══ PAGE EXTRACT ══

Use Data Transmission Service (DTS) to migrate data from a PolarDB-X 1.0 instance to an ApsaraMQ for Kafka instance. DTS supports schema migration, full data migration, and incremental data migration, so you can migrate data with minimal service disruption.
Prerequisites
Before you begin, ensure that you have:
-
A PolarDB-X 1.0 instance. For more information, see Create a PolarDB-X 1.0 instance.
-
A topic created in the destination ApsaraMQ for Kafka instance to receive the migrated data. For more information, see Overview.
-
Available storage space in the destination ApsaraMQ for Kafka instance that is larger than the total data size in the source PolarDB-X 1.0 instance.
Limitations
Source database requirements
Hard constraints — migration fails if not met:
-
Tables to be migrated must have PRIMARY KEY or UNIQUE constraints, and all fields must be unique. Otherwise, the destination may contain duplicate records.
-
Migration from a read-only PolarDB-X 1.0 instance is not supported.
-
If you select tables as migration objects and need to rename tables or columns, a single task supports up to 1,000 tables. For more than 1,000 tables, split the migration into multiple tasks or migrate the entire database instead.
Required configuration for incremental data migration:
-
Binary logging must be enabled, and
binlog_row_imagemust be set tofull. If this is not configured, the precheck fails and the task cannot start. -
Binary log retention periods: If the retention period is insufficient, DTS may fail to read the binary logs, which can cause task failure or data inconsistency. After full migration completes, you can reduce the retention period to more than 24 hours.
-
Incremental migration only: retain binary logs for more than 24 hours.
-
Full + incremental migration: retain binary logs for at least 7 days.

═══

EXPLORE THE MATERIAL:
a) Summarize the migration page in two sentences.
b) Reproduce the migration page word for word, starting at "Limitations" and ending at "is not supported.".
Base every answer solely on the migration page text.

══ ENTRIES PROVIDED ══

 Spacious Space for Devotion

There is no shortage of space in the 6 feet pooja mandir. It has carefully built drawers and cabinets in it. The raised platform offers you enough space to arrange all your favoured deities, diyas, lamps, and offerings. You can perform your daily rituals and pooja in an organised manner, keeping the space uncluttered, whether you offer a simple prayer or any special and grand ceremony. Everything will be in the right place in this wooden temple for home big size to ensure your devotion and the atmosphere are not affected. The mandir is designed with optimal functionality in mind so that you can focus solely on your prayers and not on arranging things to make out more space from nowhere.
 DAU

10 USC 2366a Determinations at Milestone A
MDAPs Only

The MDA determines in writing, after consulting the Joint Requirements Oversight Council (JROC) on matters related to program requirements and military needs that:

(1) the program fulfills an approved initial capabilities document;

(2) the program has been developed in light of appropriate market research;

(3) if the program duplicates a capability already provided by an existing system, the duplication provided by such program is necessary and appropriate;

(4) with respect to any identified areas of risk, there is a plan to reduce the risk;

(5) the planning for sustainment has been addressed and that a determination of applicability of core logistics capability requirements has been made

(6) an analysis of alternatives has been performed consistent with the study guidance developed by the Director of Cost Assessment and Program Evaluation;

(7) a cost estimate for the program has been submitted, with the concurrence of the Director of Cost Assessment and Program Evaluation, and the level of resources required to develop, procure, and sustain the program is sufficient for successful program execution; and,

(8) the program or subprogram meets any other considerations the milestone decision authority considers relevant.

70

═══
══ ENTRIES PROVIDED ══

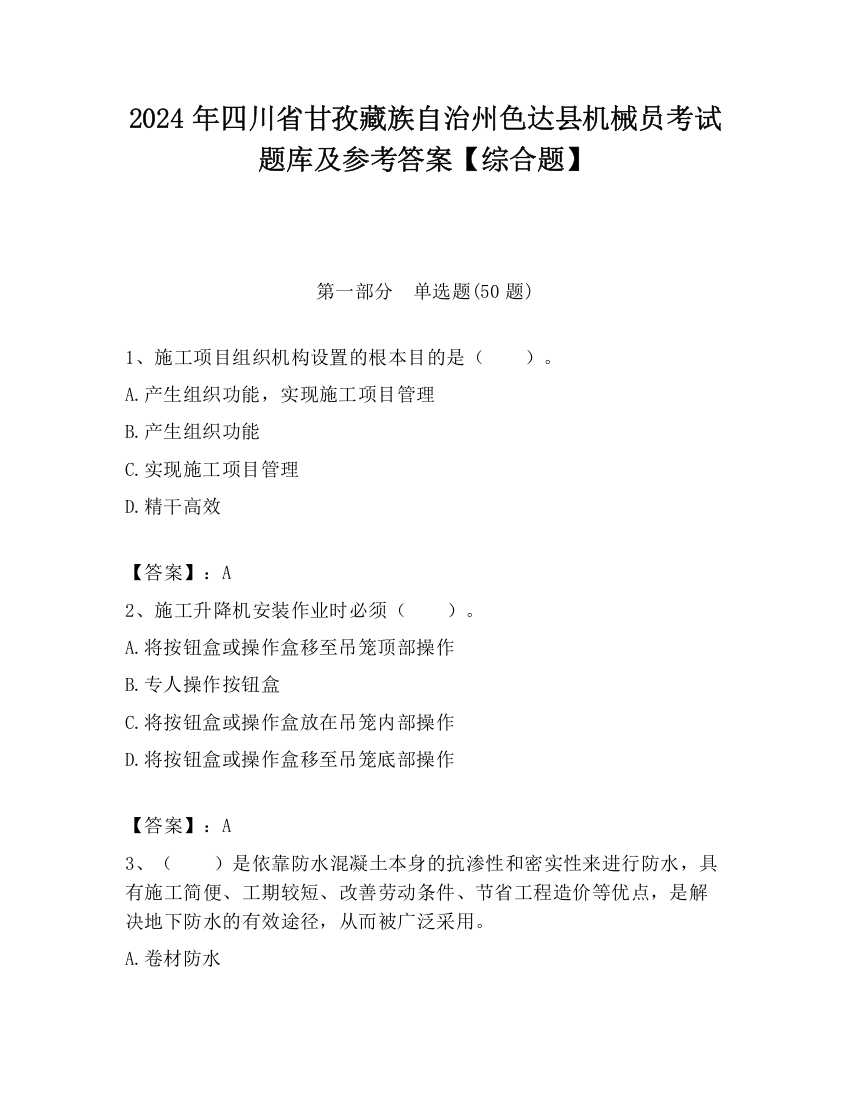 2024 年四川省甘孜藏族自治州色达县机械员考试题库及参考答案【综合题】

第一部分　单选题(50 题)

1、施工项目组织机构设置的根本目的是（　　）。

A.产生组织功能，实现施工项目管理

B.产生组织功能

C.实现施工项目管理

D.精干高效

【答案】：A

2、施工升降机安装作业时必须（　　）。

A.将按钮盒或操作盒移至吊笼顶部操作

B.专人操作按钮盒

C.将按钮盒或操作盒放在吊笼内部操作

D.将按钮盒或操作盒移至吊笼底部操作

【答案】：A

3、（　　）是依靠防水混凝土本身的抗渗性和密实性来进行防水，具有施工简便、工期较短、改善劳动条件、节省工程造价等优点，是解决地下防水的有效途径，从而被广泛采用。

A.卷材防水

═══

RESULTS:
a) The page explains how to use Data Transmission Service (DTS) to migrate data from a PolarDB-X 1.0 instance to an ApsaraMQ for Kafka instance, with support for schema, full, and incremental data migration. It lists the prerequisites, including a destination topic and enough storage space, and the limitations, including PRIMARY KEY or UNIQUE constraints on tables, no read-only source instances, and enabled binary logging with sufficient retention for incremental migration.

b)
Limitations
Source database requirements
Hard constraints — migration fails if not met:
-
Tables to be migrated must have PRIMARY KEY or UNIQUE constraints, and all fields must be unique. Otherwise, the destination may contain duplicate records.
-
Migration from a read-only PolarDB-X 1.0 instance is not supported.